# NEW RESEARCH....NEW DISCOVERY



## .45 (Sep 21, 2007)

Lawrence Livermore Laboratories has discovered the heaviest element yet known to science. The new element, Governmentium (symbol=Gv), has one neutron, 25 assistant neutrons, 88 deputy neutrons, and 198 assistant deputy neutrons, giving it an atomic mass of 312. 

These 312 particles are held together by forces called morons, which are surrounded by vast quantities of lepton-like particles called peons. Since Governmentium has no electrons, it is inert. However, it can be detected, because it impedes every reaction with which it comes into contact. A tiny amount of Governmentium can cause a reaction that would normally take less than a second, to take from 4 days to 4 years to complete.

Governmentium has a normal half-life of 2 to 6 years. It does not decay, but instead undergoes a reorganization in which a portion of the assistant neutrons and deputy neutrons exchange places. In fact, Governmentium's mass will actually increase over time, since each reorganization will cause more morons to become neutrons, forming isodopes. This characteristic of moron promotion leads some scientists to believe that Governmentium is formed whenever morons reach a critical concentration. 

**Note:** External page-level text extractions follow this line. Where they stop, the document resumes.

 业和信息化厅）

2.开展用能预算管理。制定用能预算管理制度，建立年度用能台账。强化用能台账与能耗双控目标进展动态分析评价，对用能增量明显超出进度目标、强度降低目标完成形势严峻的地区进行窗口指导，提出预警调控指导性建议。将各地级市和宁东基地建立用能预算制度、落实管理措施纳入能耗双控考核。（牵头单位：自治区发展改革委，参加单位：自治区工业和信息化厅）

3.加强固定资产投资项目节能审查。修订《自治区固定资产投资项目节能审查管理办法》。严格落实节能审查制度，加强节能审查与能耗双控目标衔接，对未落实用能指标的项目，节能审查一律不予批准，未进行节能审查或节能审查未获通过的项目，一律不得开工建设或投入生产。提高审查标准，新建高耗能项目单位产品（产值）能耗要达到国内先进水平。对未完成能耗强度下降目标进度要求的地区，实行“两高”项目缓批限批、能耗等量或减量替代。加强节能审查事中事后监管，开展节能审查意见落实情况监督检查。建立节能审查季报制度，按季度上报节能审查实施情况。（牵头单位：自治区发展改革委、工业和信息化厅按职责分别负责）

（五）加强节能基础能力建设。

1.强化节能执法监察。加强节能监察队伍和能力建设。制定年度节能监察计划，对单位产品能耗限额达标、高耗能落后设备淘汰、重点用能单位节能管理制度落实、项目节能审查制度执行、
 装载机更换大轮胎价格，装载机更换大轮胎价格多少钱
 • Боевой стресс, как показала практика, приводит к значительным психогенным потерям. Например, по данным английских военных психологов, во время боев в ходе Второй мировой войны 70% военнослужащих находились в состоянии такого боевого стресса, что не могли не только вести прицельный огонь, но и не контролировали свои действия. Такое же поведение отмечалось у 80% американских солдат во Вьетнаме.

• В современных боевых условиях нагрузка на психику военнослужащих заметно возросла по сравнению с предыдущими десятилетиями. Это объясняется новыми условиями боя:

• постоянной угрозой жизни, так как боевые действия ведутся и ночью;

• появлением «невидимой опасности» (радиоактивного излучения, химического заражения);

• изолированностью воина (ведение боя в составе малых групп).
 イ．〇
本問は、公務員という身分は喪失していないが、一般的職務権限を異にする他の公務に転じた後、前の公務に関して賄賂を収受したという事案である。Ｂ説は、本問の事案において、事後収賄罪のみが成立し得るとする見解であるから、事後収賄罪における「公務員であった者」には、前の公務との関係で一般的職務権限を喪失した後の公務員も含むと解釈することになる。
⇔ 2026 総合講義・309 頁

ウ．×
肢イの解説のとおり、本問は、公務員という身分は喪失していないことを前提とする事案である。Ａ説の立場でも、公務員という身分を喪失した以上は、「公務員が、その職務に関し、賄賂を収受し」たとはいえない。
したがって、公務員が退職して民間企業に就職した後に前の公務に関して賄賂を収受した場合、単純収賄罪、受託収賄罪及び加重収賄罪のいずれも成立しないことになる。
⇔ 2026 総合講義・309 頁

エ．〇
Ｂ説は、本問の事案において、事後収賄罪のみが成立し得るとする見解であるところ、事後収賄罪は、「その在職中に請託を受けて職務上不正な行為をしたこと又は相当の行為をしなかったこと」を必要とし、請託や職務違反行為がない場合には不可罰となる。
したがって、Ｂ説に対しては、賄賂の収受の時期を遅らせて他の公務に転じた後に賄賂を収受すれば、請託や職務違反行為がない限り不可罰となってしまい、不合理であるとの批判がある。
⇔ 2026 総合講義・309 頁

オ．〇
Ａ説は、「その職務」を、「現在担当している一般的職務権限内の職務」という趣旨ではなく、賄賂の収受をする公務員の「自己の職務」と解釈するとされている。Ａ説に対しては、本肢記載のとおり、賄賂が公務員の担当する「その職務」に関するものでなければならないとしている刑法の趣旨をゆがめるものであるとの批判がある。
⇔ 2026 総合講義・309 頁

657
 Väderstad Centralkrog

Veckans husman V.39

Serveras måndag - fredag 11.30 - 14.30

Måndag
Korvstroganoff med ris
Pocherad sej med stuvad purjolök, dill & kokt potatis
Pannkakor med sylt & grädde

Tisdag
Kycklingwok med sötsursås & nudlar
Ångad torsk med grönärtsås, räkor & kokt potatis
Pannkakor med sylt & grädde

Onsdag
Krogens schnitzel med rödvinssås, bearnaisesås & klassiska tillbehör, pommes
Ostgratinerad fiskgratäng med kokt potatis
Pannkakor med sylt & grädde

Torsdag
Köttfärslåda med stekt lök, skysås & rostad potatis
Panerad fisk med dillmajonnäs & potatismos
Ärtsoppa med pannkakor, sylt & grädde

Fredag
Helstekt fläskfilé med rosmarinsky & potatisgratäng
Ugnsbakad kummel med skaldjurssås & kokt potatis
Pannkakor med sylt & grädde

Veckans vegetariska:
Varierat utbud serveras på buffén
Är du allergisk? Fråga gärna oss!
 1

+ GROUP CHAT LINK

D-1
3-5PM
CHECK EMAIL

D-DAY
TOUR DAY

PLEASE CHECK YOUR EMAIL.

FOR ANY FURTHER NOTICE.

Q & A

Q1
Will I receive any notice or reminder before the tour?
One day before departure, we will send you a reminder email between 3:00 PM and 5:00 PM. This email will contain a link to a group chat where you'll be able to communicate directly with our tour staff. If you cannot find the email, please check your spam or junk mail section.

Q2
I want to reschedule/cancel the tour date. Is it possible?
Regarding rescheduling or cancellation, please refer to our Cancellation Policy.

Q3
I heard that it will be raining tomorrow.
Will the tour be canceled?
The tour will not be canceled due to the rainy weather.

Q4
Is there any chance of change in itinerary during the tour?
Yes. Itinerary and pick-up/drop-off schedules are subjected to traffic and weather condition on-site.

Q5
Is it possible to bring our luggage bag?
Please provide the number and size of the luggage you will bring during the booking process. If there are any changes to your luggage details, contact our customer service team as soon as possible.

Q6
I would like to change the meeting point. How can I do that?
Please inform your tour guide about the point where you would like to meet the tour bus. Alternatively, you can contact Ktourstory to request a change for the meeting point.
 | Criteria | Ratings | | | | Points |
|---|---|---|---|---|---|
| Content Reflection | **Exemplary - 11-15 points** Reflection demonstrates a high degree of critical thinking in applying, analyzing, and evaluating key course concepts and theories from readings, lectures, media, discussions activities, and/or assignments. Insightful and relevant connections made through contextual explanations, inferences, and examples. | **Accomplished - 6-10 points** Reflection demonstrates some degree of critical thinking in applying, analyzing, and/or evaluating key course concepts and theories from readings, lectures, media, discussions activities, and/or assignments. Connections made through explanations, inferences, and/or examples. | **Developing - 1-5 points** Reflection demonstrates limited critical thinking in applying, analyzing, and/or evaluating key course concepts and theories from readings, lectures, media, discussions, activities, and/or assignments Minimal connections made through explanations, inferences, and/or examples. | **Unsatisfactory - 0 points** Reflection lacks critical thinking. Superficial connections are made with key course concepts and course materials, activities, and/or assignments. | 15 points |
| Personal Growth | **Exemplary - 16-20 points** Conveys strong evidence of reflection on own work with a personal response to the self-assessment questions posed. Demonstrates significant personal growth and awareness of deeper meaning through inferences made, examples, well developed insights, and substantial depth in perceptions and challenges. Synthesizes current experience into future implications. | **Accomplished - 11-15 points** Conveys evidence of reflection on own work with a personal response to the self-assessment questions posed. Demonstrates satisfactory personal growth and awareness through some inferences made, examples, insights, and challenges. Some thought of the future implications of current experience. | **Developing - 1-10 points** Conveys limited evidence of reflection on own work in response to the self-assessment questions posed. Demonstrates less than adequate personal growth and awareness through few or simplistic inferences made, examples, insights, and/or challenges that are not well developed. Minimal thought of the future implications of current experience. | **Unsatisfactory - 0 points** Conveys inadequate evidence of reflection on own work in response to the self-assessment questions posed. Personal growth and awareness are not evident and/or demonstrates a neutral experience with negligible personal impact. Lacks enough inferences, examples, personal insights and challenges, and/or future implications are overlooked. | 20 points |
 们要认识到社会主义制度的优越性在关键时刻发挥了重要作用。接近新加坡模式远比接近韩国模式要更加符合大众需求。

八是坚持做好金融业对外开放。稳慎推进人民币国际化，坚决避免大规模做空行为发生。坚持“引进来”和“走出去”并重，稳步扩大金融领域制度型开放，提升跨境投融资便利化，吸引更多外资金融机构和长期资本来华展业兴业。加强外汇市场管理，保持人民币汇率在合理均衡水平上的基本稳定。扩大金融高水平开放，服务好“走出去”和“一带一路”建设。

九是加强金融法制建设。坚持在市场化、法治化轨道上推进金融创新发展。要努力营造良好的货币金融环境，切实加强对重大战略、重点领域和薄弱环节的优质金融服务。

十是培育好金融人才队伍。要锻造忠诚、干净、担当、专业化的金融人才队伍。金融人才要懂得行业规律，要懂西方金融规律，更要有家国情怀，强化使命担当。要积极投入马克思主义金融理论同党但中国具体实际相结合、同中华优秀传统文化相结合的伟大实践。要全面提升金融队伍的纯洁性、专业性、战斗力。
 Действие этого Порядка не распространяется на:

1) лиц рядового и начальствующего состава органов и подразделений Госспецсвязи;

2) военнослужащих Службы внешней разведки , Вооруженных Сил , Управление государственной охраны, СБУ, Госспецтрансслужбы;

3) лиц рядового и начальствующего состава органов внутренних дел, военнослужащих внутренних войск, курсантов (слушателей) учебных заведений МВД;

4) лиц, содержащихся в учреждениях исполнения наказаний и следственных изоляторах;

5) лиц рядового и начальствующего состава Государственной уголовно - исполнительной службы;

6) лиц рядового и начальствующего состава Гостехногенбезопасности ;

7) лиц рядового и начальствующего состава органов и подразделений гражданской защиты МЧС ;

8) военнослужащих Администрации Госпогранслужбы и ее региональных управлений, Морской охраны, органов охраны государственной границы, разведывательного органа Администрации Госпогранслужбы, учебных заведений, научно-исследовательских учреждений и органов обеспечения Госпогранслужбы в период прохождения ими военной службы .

This hypothetical quantity is referred to as critical morass. When catalyzed with money, 
Governmentium becomes Administratium (symbol=Ad), an element that 
radiates just as much energy as Governmentium, since it has half as many peons but twice as many morons


----------



## Al Hansen (Sep 7, 2007)

Hey .45 , nock it off. :lol: :lol: :lol: You gave me snot bubbles. :mrgreen:


----------



## Al Hansen (Sep 7, 2007)

Snot icecicles in your eyeball ??? Ewwwwwwwwwwwwwwwwwwww :shock:


----------